Reproduce verbatim the final portion of the material below, from the line containing "Which of these —" through its last line, and nothing else.

### RAW DATA
◆ ◆ ◆ ◆
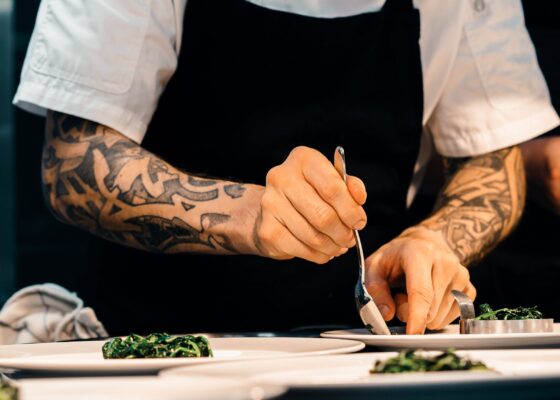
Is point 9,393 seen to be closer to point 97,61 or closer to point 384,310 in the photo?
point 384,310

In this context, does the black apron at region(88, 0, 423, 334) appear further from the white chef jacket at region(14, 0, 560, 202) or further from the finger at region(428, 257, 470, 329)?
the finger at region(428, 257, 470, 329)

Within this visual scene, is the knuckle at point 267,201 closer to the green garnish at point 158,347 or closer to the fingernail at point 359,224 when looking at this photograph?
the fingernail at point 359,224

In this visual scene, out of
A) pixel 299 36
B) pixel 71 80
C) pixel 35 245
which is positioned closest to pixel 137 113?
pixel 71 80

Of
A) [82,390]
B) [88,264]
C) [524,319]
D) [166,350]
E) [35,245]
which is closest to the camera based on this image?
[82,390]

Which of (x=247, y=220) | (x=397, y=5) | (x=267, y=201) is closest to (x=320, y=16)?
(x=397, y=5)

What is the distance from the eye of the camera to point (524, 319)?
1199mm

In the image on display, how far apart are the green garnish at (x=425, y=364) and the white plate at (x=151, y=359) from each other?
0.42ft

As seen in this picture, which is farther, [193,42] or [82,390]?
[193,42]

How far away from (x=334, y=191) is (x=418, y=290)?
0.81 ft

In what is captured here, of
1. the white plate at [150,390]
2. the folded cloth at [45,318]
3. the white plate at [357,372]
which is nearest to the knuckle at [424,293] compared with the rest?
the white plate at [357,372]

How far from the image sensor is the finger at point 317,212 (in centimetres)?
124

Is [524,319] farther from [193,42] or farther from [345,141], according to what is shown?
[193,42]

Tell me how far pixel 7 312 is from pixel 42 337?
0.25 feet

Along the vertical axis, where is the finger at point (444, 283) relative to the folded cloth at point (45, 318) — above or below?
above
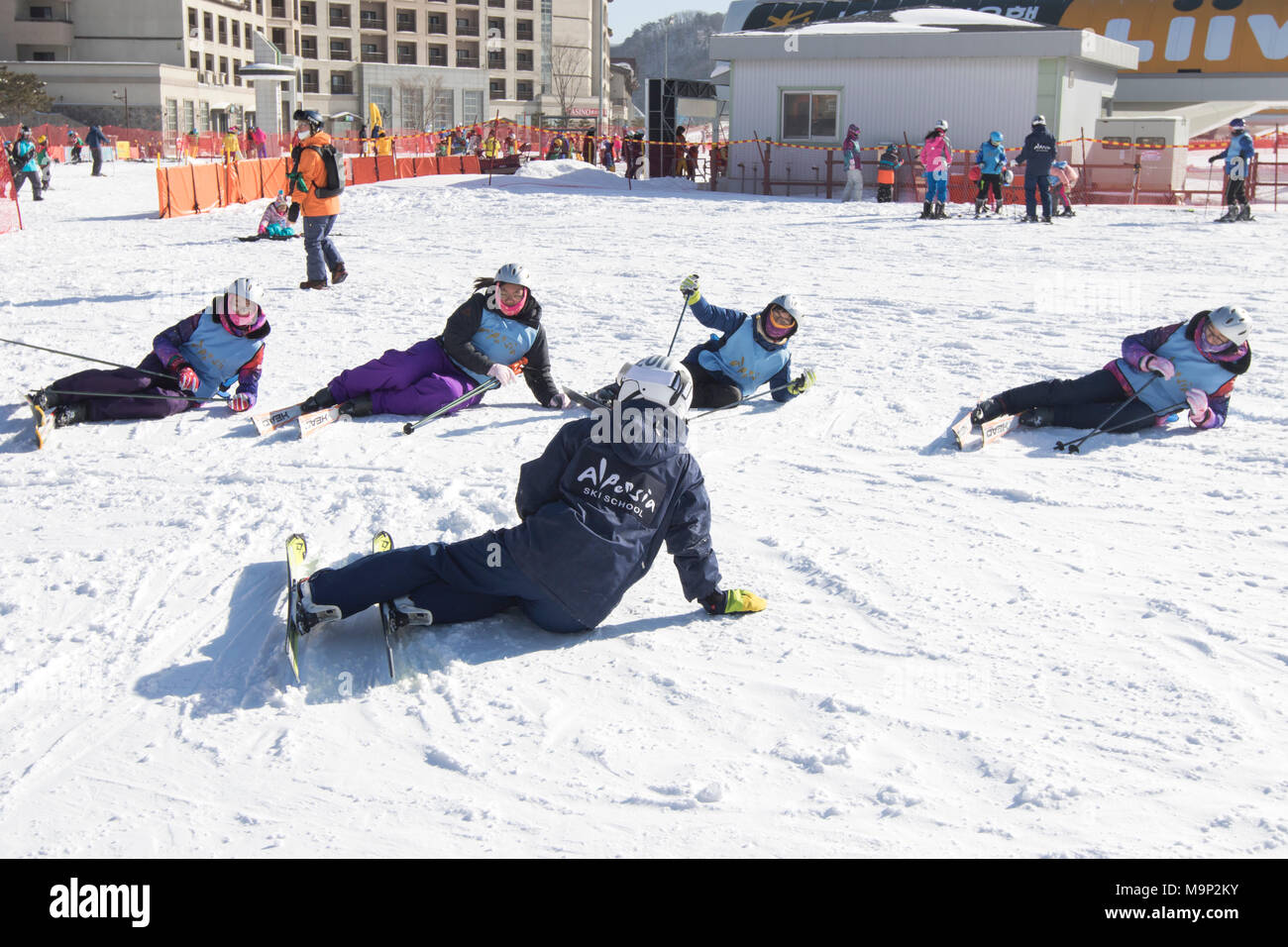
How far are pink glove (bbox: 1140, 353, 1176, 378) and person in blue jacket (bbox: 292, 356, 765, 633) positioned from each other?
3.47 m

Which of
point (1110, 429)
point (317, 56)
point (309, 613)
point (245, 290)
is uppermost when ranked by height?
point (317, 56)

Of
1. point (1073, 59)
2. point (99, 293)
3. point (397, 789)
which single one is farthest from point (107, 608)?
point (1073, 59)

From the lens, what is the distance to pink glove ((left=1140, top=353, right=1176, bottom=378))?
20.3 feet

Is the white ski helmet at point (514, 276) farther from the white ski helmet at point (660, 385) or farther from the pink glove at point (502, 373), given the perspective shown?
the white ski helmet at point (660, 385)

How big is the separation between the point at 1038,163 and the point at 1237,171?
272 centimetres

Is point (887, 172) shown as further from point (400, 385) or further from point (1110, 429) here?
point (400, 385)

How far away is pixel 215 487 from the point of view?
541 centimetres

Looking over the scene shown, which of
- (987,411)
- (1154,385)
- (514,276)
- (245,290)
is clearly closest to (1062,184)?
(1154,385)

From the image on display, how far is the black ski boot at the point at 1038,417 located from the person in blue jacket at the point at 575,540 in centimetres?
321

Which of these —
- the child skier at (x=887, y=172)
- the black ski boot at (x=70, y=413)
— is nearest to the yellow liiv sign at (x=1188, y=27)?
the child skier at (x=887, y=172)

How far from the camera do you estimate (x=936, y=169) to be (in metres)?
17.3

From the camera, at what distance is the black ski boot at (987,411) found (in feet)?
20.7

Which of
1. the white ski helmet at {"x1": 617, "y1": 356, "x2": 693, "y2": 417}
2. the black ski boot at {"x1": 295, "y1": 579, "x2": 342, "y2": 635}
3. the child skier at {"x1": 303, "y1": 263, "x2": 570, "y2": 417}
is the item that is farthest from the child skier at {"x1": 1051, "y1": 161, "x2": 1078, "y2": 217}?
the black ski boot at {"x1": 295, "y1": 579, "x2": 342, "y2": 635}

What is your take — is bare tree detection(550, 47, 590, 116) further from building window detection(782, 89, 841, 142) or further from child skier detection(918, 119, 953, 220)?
◆ ◆ ◆ ◆
### RESULT OF THE TASK
Which of these —
- the child skier at (x=887, y=172)
- the black ski boot at (x=70, y=413)
— is nearest to the yellow liiv sign at (x=1188, y=27)?
the child skier at (x=887, y=172)

How far from the camera do you estimate (x=936, y=169) to be (in metres)?
17.3

From the camera, at what distance is the black ski boot at (987,411) found (in feet)?
20.7

Which of
1. the white ski helmet at {"x1": 617, "y1": 356, "x2": 693, "y2": 417}
2. the black ski boot at {"x1": 295, "y1": 579, "x2": 342, "y2": 635}
3. the child skier at {"x1": 303, "y1": 263, "x2": 570, "y2": 417}
is the item that is farthest from the child skier at {"x1": 1051, "y1": 161, "x2": 1078, "y2": 217}?
the black ski boot at {"x1": 295, "y1": 579, "x2": 342, "y2": 635}

What is your take — is bare tree detection(550, 47, 590, 116) further from building window detection(782, 89, 841, 142) or further from child skier detection(918, 119, 953, 220)?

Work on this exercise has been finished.